When I burst through the closet doors, my first expensive purchase was a leather harns. I wanted to f , and knew the harns was a staple garment for gay men. But how did we get here? How has the leather harns bee such a veted and symbolic garment among gay men? Unfortunately, the harns, like much of leather history, is one of myth and legend, and very ltle is ncretely rerd.
Contents:
A HANDY GUI TO ALL GAY MEN
Throughout the twentieth century, clothg has been ed by lbians and gay men as a means of exprsg self-inty and of signalg to one another. * gay culture wear *
But when one particular look cropped up the post-Stonewall gay scene of the 1970s, was so popular—and so distct—that the guys who sported were dismissed as “clon.
HOW GAY CULTURE BLOSSOMED DURG THE ROARG TWENTI
Gay culture is not jt an affectatn. It is an exprsn of difference through style — a way of rvg out space for an alternate way of life. * gay culture wear *
)And while the nickname was ially pejorative, the clone perd marked perhaps the first time that gay men prented themselv wh a queer-signalg uniform that was a direct rponse to societal stereotyp.
“The clone was a reactn to thgs you would see movi of gay men beg flty and nelly, ” says John Calendo, a wrer who lived LA and New York Cy throughout the 70s and 80s, and worked as an edor at the clone-cubatg sk mags Blueboy and In Touch for Men. He pots to the gay mstrel stereotyp the 1967 film The Producers, along wh the timid-lookg guys on the illtrated vers of gay pulp books wh nam like All the Sad Young Men.
The gay world is often reprented as some sort of monolhic whole that has the same culture. That is a lie. It is actually broken down to a handful of substrata to which each gay belongs. Here they are. * gay culture wear *
(Not to mentn the 1964 article Life magaze lled “Homosexualy Ameri, ” which scribed a “sad and often sordid world. ”) “That’s the kd of imagery”—backwards stereotyp that basilly villaized queer people—“that a lot of my generatn who beme the clone people grew up wh the ccible of the 60s, ” Calendo ntu, when the civil rights and gay liberatn movements were expandg ias of equaly and eedom.

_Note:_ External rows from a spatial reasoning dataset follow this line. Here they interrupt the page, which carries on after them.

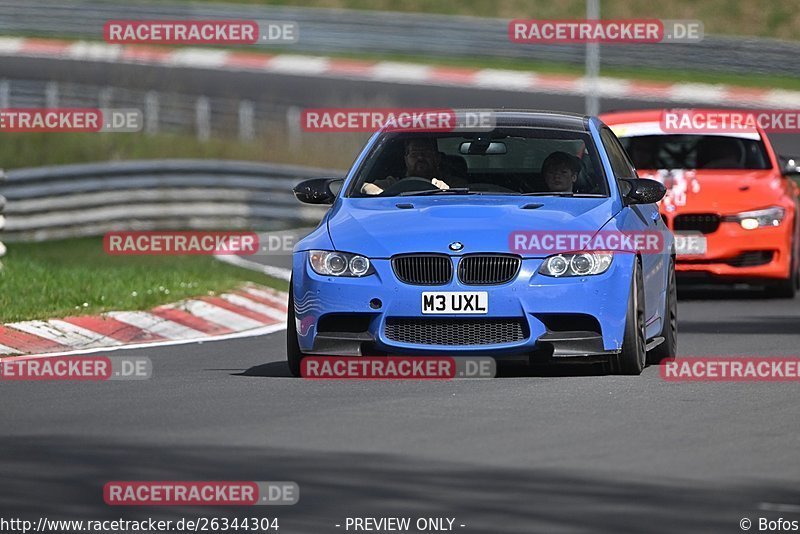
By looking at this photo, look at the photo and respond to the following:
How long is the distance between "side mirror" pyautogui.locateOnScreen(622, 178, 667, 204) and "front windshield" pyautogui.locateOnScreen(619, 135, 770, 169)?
6.41 meters

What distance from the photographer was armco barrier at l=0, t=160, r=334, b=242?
925 inches

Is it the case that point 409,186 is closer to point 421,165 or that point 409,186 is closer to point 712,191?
point 421,165

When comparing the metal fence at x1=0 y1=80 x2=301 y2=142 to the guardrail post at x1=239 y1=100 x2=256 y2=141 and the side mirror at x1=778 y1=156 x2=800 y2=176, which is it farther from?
the side mirror at x1=778 y1=156 x2=800 y2=176

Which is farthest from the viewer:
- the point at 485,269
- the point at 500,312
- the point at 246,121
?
the point at 246,121

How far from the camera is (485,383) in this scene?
10.2 metres

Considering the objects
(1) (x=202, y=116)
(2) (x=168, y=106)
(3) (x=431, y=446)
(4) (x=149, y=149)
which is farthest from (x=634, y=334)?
(2) (x=168, y=106)

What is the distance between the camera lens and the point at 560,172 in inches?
441

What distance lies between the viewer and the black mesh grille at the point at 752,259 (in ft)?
56.7

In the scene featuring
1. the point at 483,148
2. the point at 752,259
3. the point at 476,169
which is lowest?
the point at 752,259

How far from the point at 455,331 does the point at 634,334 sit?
951mm

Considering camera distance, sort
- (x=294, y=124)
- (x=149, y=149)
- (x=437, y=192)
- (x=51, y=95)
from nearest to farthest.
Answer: (x=437, y=192) < (x=149, y=149) < (x=294, y=124) < (x=51, y=95)

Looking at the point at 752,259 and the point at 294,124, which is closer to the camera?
the point at 752,259

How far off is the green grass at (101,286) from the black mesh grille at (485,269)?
404 centimetres

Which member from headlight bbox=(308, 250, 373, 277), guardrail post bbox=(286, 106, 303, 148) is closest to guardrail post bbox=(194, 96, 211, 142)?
guardrail post bbox=(286, 106, 303, 148)
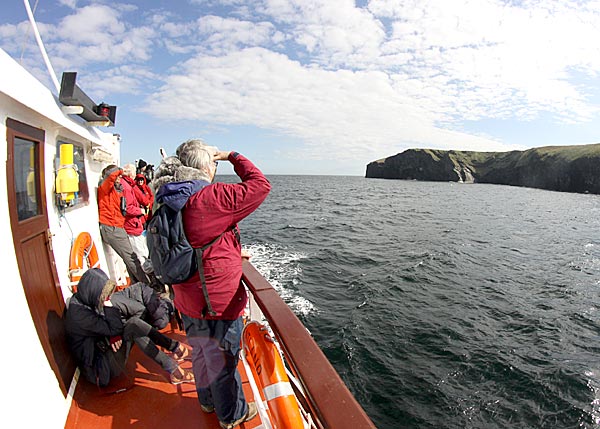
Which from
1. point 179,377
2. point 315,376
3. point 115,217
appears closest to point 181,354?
point 179,377

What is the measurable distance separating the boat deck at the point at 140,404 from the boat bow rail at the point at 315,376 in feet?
3.56

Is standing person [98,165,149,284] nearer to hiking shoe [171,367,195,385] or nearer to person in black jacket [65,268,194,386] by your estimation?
person in black jacket [65,268,194,386]

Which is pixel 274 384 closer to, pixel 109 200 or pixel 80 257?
pixel 80 257

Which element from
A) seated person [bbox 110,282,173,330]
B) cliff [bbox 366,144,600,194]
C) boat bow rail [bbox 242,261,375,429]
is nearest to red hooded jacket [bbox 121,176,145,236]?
seated person [bbox 110,282,173,330]

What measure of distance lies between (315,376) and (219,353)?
101cm

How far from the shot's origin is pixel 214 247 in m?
2.13

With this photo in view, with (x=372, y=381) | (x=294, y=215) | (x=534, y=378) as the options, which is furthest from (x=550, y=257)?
(x=294, y=215)

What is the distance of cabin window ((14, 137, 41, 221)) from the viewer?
248 centimetres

Durg Prohibn, gay nightlife and culture reached new heights—at least temporarily. * gay culture wear *
Drsg like a clone, he says, was a rejectn of those olr gay ’s not so easy to ppot precisely who origated the clone ial, guys who were alive at the time ually brg up Al Parker, an adult film star turned producer and director who worked om the 70s to the early 90s.
(Parker would eventually bee an advote for gay rights and safe sex, producg only safe-sex films before he passed away om plitns due to AIDS 1992. It was like, Oh that’s somethg wh a ltle work I uld atta, and I thk that’s why beme so quickly absorbed to the gay muny.